SOURCE EXTRACT —
——————————
In reality, conference realignment wouldn’t have impacted men’s volleyball at all. The school is moving from the Western Athletic Conference to the Mountain West—neither of which sponsors men’s volleyball—but the team competes in the Mountain Pacific Sports Federation, which provides a home for myriad high-level Olympic sports teams including power conference programs. That wouldn’t have changed.
The financial picture makes the decision more questionable: The team’s 2025 budget was only $300,000, Dell’Amico said—a fraction of the $30 million in revenue the program reported to the Department of Education in 2024. The team contributed major revenue of its own, drawing the second-highest attendance of any sport at GCU behind men’s basketball, Dell’Amico says. This year, the Antelopes drew 2,500 for a USC match, selling tickets for $10 a piece—generating a quick $25,000. For BYU, they upped the price to $15 apiece.

The House v. NCAA settlement will undoubtedly raise costs for D-I schools—though likely would not have for GCU men’s volleyball. But Dell’Amico said he was told the team wouldn’t be receiving any of the extra resources the settlement allows, whether through revenue-sharing dollars or extra scholarships. (In fact, because the team offered only 4.5 scholarships, the vast majority of players on the team were paying their own way through GCU, effectively saving the university money, Dell’Amico notes.)
But by all accounts, GCU was in a good financial position, even by its own admission. In March, the school announced it would participate in the settlement, boasting the school’s “successful financial model,” and listed half a dozen revenue streams to fund House settlement payments. The athletic department is also expected to earn more money when it joins the Mountain West, a more lucrative conference, in 2026. (GCU men’s volleyball was slated to stay in the MPSF.)
Says Dell’Amico: “Why would you do this to these kids when it’s literally pennies for them?”
——————————
EXERCISES TO COMPLETE —
a - Translate this sentence from the passage on GCU men's volleyball into Spanish: "The athletic department is also expected to earn more money when it joins the Mountain West, a more lucrative conference, in 2026."
b - Resume the passage on GCU men's volleyball, writing on from its final sentence.

Stored dataset items
——————————
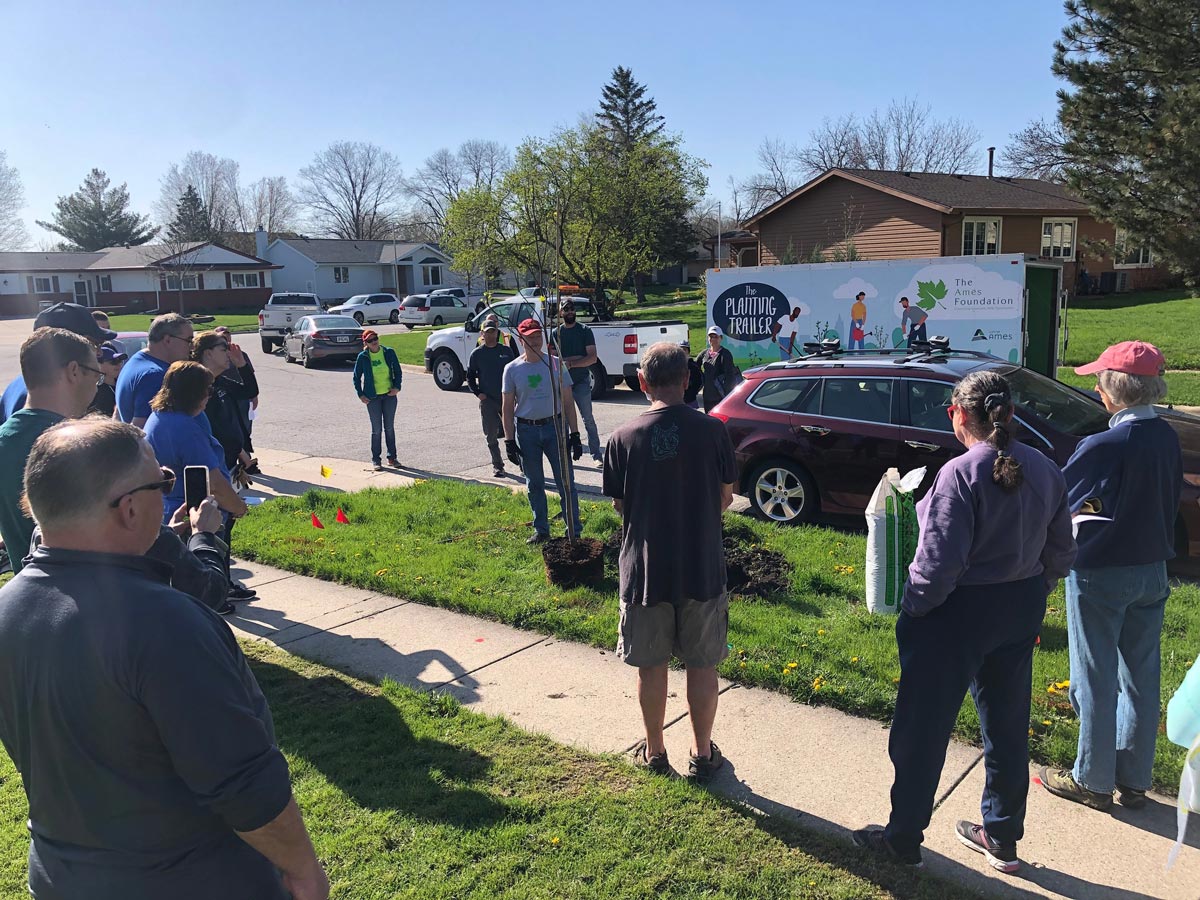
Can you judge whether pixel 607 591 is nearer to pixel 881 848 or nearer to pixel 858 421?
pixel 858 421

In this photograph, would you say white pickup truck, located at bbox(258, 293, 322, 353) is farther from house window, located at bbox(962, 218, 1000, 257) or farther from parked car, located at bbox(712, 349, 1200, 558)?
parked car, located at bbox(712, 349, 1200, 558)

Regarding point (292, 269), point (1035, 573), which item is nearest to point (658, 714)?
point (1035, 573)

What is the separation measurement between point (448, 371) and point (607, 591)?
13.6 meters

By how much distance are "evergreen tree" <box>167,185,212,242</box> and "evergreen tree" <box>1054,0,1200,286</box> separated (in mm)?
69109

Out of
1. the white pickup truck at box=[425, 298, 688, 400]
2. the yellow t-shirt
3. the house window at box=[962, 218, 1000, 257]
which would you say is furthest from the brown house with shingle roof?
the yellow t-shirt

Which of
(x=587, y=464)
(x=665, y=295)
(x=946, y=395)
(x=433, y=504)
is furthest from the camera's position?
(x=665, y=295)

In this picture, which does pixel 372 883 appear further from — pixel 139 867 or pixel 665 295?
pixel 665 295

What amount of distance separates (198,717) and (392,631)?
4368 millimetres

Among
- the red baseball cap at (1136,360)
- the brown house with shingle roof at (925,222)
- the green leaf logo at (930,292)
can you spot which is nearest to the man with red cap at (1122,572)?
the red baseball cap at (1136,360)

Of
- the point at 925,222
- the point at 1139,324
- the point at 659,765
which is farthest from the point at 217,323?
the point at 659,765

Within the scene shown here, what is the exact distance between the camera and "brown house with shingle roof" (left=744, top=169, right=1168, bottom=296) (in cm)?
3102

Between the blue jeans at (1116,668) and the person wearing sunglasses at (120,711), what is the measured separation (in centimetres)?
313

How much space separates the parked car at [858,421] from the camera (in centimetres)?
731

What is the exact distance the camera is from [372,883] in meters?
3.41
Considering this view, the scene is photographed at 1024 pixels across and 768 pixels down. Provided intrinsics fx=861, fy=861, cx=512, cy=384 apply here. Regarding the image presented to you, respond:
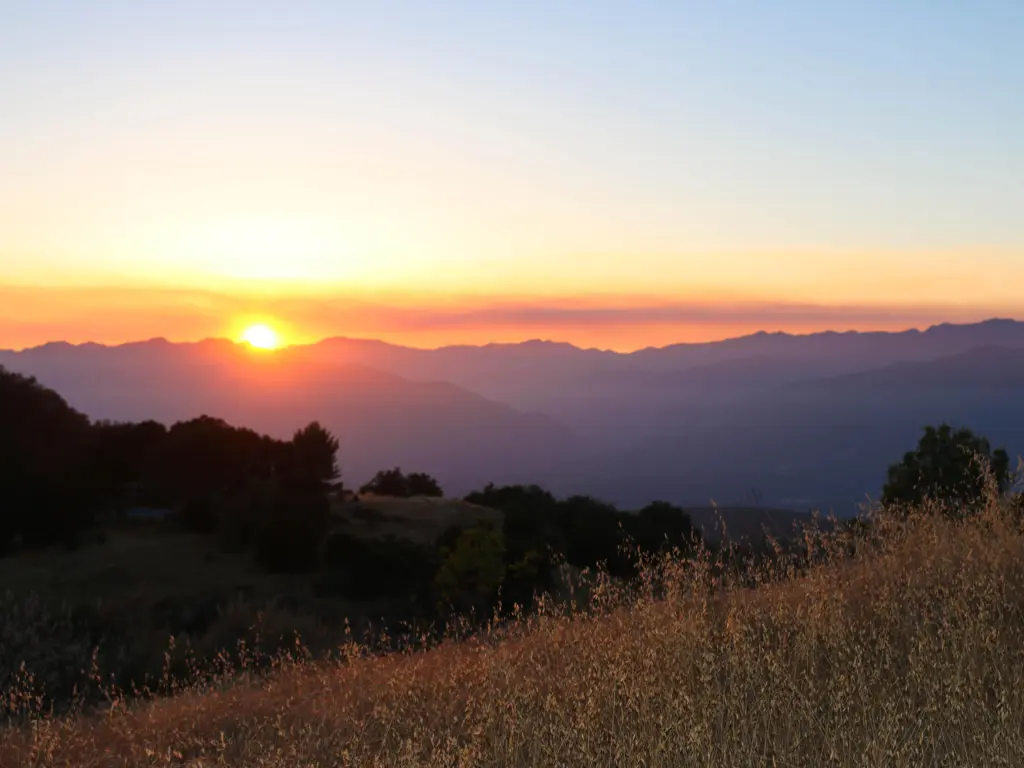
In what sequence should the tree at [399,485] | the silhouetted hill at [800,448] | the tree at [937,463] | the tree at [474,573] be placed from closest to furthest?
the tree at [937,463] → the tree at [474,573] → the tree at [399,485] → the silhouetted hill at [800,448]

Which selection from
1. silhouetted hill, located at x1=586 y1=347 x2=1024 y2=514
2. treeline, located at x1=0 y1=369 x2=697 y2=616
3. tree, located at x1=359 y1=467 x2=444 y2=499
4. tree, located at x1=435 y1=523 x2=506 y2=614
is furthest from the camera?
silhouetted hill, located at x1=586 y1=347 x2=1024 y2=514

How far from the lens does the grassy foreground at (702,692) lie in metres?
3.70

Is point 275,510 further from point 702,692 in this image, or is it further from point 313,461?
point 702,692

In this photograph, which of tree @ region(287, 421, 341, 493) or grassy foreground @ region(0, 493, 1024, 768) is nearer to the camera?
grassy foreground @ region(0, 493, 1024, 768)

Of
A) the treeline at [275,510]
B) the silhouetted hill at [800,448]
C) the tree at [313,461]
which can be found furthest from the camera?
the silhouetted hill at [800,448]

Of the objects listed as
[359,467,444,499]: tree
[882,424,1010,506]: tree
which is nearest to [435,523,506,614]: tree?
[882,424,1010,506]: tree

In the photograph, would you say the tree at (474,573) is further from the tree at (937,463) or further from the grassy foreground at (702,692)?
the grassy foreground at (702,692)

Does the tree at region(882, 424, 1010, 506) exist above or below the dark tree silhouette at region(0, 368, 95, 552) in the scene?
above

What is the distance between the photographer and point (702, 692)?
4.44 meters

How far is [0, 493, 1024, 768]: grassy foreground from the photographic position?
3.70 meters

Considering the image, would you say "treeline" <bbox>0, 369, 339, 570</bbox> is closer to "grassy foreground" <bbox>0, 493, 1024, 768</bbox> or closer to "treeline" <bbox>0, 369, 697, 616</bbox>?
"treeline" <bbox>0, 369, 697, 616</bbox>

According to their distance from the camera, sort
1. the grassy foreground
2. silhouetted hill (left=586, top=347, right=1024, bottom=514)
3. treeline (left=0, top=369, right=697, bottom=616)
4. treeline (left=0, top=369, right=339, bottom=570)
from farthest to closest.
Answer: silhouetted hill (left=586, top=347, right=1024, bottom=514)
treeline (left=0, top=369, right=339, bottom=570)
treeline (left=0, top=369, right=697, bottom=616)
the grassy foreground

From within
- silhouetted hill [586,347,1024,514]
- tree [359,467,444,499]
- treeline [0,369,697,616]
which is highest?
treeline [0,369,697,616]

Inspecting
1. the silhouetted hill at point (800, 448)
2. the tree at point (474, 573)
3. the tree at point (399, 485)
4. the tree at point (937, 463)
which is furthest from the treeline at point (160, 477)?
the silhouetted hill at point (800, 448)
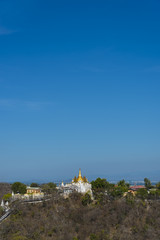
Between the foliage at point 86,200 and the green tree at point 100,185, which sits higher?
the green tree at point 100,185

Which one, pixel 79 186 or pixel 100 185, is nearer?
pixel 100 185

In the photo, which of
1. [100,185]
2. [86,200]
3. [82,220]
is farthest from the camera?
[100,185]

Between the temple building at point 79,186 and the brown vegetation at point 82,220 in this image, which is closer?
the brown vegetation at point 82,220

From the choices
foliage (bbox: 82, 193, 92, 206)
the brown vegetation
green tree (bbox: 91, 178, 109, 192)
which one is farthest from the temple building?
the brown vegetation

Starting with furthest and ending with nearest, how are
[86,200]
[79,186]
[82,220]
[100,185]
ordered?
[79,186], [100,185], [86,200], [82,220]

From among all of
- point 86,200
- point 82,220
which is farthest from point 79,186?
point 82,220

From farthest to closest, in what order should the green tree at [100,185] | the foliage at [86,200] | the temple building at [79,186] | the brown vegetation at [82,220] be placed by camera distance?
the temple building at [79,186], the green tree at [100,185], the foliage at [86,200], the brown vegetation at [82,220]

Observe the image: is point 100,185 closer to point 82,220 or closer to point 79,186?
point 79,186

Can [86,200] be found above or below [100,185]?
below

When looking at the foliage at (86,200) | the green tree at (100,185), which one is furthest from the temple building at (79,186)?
——————————
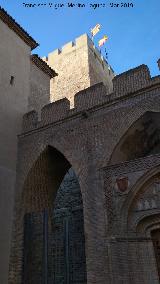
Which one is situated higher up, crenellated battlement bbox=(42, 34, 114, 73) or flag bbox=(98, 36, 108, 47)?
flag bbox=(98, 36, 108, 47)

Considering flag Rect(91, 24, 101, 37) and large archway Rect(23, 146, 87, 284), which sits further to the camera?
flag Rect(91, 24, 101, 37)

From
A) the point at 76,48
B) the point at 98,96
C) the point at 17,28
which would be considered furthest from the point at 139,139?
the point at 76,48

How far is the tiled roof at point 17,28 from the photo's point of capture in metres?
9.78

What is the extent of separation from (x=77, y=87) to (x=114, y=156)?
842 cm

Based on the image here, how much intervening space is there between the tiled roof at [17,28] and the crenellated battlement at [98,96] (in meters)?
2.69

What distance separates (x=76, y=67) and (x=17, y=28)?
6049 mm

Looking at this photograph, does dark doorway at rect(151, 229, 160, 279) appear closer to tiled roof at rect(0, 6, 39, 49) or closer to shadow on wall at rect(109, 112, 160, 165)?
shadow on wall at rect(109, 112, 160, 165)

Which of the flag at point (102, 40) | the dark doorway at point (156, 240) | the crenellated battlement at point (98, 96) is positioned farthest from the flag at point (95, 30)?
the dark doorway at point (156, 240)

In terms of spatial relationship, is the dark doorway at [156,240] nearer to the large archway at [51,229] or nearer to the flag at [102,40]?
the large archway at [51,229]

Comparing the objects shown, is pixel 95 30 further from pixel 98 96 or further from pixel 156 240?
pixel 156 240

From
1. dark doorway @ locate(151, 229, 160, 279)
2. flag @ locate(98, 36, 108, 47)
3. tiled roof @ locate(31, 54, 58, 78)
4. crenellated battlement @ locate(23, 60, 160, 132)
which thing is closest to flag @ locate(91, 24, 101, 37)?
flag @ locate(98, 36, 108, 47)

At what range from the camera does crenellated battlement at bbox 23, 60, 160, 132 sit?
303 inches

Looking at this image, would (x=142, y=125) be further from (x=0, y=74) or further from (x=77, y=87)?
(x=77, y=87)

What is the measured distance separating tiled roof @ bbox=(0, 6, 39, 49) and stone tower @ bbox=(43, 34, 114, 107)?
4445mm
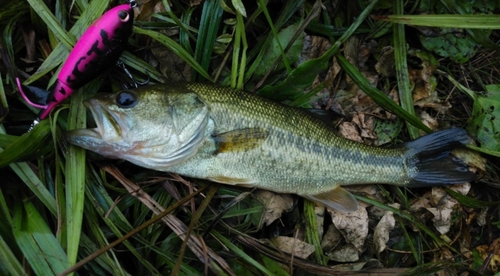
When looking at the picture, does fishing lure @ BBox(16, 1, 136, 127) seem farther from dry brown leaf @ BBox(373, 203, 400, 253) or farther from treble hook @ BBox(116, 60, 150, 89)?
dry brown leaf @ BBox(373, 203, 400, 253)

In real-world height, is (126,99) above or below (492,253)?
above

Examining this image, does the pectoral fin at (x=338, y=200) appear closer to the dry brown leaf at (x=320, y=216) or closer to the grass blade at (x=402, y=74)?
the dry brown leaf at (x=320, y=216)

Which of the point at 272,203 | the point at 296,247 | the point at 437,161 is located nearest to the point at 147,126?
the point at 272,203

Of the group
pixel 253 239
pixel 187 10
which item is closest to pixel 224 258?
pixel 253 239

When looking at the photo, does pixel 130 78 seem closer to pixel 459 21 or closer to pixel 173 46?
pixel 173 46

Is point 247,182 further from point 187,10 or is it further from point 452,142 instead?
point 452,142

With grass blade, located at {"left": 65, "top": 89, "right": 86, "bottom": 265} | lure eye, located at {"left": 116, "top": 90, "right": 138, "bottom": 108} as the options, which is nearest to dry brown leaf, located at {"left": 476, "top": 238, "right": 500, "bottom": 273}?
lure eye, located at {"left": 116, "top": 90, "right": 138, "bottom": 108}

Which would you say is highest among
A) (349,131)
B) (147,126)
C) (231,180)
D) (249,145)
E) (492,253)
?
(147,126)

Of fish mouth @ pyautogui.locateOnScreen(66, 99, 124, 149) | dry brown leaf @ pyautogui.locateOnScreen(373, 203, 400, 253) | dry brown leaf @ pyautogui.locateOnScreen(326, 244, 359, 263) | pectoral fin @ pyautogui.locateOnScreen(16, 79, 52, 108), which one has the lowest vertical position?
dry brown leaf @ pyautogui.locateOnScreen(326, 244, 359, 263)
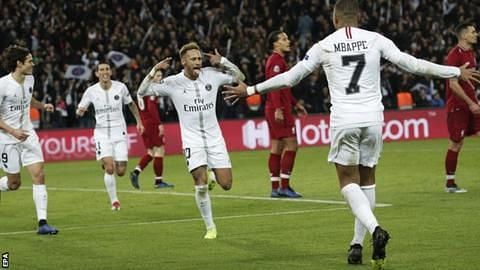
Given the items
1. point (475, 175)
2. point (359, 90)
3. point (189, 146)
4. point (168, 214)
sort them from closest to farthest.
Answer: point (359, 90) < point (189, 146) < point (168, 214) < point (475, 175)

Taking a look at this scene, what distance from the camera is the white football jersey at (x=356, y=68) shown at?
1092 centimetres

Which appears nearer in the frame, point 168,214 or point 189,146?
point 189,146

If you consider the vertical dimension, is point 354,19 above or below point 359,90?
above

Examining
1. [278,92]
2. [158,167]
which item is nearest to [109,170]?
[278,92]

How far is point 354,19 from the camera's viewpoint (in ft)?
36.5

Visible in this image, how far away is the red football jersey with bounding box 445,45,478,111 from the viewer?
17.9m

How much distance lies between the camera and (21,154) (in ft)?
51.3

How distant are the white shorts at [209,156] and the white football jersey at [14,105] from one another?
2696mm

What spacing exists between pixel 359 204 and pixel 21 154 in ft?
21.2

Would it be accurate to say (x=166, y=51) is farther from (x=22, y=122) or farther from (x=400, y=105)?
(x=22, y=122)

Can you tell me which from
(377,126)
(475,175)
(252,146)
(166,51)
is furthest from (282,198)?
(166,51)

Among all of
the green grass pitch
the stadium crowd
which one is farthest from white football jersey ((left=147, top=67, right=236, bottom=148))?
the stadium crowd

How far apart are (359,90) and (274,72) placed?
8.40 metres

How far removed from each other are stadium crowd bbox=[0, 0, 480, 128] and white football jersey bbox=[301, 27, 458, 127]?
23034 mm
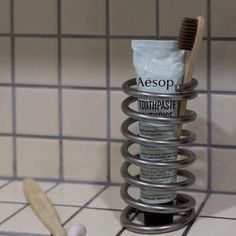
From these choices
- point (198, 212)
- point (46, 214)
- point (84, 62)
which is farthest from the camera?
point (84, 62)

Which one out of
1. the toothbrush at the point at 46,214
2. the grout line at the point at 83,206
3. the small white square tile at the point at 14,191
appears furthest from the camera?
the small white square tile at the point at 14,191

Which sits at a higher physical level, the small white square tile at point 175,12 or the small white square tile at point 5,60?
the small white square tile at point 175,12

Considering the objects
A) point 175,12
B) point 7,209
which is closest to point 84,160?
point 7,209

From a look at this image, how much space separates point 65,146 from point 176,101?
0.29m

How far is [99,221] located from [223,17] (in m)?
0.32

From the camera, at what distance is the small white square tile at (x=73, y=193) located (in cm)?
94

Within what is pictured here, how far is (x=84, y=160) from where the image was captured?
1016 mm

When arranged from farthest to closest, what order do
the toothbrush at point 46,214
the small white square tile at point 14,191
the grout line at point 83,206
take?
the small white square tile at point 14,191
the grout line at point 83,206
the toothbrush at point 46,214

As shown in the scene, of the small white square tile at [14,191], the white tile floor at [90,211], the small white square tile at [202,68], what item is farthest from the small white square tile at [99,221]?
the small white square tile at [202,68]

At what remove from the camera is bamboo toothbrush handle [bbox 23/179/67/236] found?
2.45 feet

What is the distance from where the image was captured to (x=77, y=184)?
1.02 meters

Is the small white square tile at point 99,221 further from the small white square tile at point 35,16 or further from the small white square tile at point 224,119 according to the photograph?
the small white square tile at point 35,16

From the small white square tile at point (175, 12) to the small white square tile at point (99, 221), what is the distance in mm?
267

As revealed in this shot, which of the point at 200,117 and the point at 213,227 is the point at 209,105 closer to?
——————————
RESULTS —
a - También se espera que el departamento atlético gane más dinero cuando se una a la Mountain West, una conferencia más lucrativa, en 2026.

b -
Members of the greater volleyball community, especially those in Arizona—one of the sport’s hotbeds—are putting up a fight with a social media campaign that includes a Change.org petition, a GoFundMe, and an Instagram account called “saveGCUmvb.” Multiple local-media outlets have covered the team’s story, prompting the athletic department officials to ask Dell’Amico about the “narrative” that players and coaches have offered to the media, he says. Meanwhile, the petition has garnered more than 20,000 signatures.
“I think it’s so cool that we have so many people that are supporting us,” Herr says.
Players could have other recourse: There have been rumors of a lawsuit, though nothing has been filed to date. Litigation was, in fact, a successful tactic for many Olympic sports programs that got cut during the COVID-19 pandemic, when athletic departments claimed budget shortfalls made it impossible to fund their sports. Several were filed as Title IX—or gender equity—lawsuits, and in many cases men’s sports teams were reinstated alongside the women’s sports teams who sued to get their teams back. (Grand Canyon is still fielding a women’s volleyball team.)
For now, however, most of them are entering the transfer portal, and coaches are hunting for new jobs. “At this point, we’ve all kind of realized that the program isn’t coming back,” Oldani says, adding he isn’t sure any of the players would want to play for GCU after the way they’ve been treated.
Either way, the GCU situation shows that threats to cut Olympic sports teams—especially because of changes to the college sports business model—may be met with more pushback than administrators ever anticipated.